A series of sexual harassment allegations involving One Nation leader Pauline Hanson and United Australia Party senator Brian Burston has led to a physical altercation in Parliament House. In a speech to the Senate on Monday, Hanson accused an unnamed senator of “serious sexual harassment” against a staff member. “Just because you wear the red pin does not doesn’t give you permission to place your unwanted hands, or lips, on your staff”, Hanson said. In a letter of complaint sent to the department of finance last year and published by media outlets on Wednesday, an unnamed female staffer alleged she “was speaking to BB [Brian Burston] in his private office when he offered to fuck me to make things better”. Burston vehemently denied the claim, calling it “bullshit” and accusing ($) Hanson of sexually harassing him twice. Responding to those allegations in turn, Hanson told 7 News “I might be 64 now, but I tell you what, I’m not that desperate”. In an incident photographed by The Australian ($), Burston and Hanson’s chief of staff, James Ashby, scuffled outside parliament’s Great Hall. Security officers were later called to Hanson’s parliamentary office after several streaks of what a staffer claimed was blood were found on the suite’s door. When asked for comment after the incident, Burston replied “fuck you. It’s all a set-up”.
Prime minister Scott Morrison has ordered the mothballed detention centre on Christmas Island be reopened to cope with what he described as “the prospect of arrivals as well as dealing with the prospect of transfers”. Government ministers reacted furiously on Wednesday to the historic passage of independent MP Kerryn Phelps’ medivac bill by the Senate, with finance minister Mathias Cormann falsely claiming that “rapists, murderers and paedophiles will still get a free pass into this country” under the law. Justice Party leader Derryn Hinch, whose support secured the bill’s passage in the Senate on Wednesday, said “the home affairs department assured me today [the refugees] will remain in detention in some manner or form – they will not be coming here and wandering around the streets of Australia”.
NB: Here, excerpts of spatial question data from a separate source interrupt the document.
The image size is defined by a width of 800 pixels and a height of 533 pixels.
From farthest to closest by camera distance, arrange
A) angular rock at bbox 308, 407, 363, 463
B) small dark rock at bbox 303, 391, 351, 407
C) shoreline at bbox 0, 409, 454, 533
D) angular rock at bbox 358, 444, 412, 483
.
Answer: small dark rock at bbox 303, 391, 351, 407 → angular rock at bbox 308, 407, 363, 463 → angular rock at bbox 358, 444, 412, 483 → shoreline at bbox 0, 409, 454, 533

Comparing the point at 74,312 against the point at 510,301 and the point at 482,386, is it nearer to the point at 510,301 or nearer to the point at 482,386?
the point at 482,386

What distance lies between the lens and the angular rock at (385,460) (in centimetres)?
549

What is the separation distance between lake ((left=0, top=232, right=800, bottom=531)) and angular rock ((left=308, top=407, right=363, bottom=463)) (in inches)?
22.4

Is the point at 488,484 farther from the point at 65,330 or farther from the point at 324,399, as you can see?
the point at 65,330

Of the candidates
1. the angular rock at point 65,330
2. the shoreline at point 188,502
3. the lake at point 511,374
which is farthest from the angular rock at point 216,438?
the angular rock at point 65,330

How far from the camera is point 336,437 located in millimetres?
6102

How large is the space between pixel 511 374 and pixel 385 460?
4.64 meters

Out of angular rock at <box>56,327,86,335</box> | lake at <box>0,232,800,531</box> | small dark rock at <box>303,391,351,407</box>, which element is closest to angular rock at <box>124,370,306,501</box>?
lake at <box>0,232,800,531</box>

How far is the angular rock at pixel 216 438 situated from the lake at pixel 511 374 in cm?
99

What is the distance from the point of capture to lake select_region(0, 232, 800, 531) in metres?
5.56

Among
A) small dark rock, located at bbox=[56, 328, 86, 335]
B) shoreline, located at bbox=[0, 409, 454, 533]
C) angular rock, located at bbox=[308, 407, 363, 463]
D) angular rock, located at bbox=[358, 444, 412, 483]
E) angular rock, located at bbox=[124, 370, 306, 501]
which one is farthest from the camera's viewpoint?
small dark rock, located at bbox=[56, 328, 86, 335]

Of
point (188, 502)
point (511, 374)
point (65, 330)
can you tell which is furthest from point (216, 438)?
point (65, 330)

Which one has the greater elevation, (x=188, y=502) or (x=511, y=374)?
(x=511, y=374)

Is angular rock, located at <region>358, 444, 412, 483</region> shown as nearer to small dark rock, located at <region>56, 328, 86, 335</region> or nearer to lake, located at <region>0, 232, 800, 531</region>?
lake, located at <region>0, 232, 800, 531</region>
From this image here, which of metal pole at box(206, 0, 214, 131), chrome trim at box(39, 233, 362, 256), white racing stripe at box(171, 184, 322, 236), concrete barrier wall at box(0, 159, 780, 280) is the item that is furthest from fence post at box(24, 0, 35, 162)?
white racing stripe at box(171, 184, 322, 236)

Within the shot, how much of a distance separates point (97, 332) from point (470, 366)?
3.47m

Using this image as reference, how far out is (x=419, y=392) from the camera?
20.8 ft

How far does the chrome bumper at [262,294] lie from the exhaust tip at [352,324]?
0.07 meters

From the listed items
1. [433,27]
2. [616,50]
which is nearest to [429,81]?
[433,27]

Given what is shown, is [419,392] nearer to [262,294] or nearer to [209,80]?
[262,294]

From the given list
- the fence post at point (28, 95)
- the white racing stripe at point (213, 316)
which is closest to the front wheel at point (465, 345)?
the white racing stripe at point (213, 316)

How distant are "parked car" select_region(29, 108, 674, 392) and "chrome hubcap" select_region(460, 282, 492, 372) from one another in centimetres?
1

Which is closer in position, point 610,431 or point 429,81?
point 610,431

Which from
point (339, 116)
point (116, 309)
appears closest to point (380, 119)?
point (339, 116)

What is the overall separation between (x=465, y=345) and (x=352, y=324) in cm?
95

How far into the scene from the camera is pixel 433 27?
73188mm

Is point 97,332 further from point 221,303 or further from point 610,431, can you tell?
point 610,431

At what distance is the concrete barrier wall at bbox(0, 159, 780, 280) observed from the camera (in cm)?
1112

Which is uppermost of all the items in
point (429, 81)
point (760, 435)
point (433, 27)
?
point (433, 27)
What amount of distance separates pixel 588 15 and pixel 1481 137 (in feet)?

Aboriginal protesters shut down federal parliament on Wednesday to draw attention to the Murray-Darling water crisis and fracking in the Northern Territory. Activists from Indigenous youth climate movement SEED occupied the Parliament House foyer as part of the Water Is Life campaign, protesting rising sea levels affecting Torres Strait Islander communities, fish deaths in the Murray-Darling river system and the lack of consultation with Indigenous people on water policy. Meanwhile, Aboriginal rights group Grandmothers Against Removals used the 11th anniversary of Kevin Rudd’s apology to the Stolen Generations to stage a protest outside New South Wales parliament against the state government’s forced adoptions policy. Writing in Junkee, Bundjalung woman Vanessa Turnbull-Roberts recounted her experience of being taken from her father by Family and Community Services. “I was eleven years old when I heard the sirens throughout the housing commission streets in the middle of the night, followed by my father saying, ‘I am sorry bub, but they are coming to get you’”, Turnbull-Roberts said. “I do not accept your apology, I accept the process of healing and appropriate action.”
And independent MP Andrew Wilkie has shunned a Labor push for extra parliamentary sitting weeks to pass legislation in response to the banking and financial services industry royal commission. Speaking to The Australian ($) on Wednesday, Wilkie said any extra sitting weeks in March would be “so soon, and so few, as to not allow time to properly prepare, scrutinise and debate the necessary bills in both houses of parliament”. With the support of much of the House of Representatives crossbench, Labor is pushing to recall parliament for two extra weeks to implement the royal commission’s recommendations. Fellow independent Bob Katter said on Wednesday that he was negotiating “substantial action” on the commission’s recommendations with prime minister Scott Morrison, including a proposal for the government to issue low-interest loans to cattle farmers.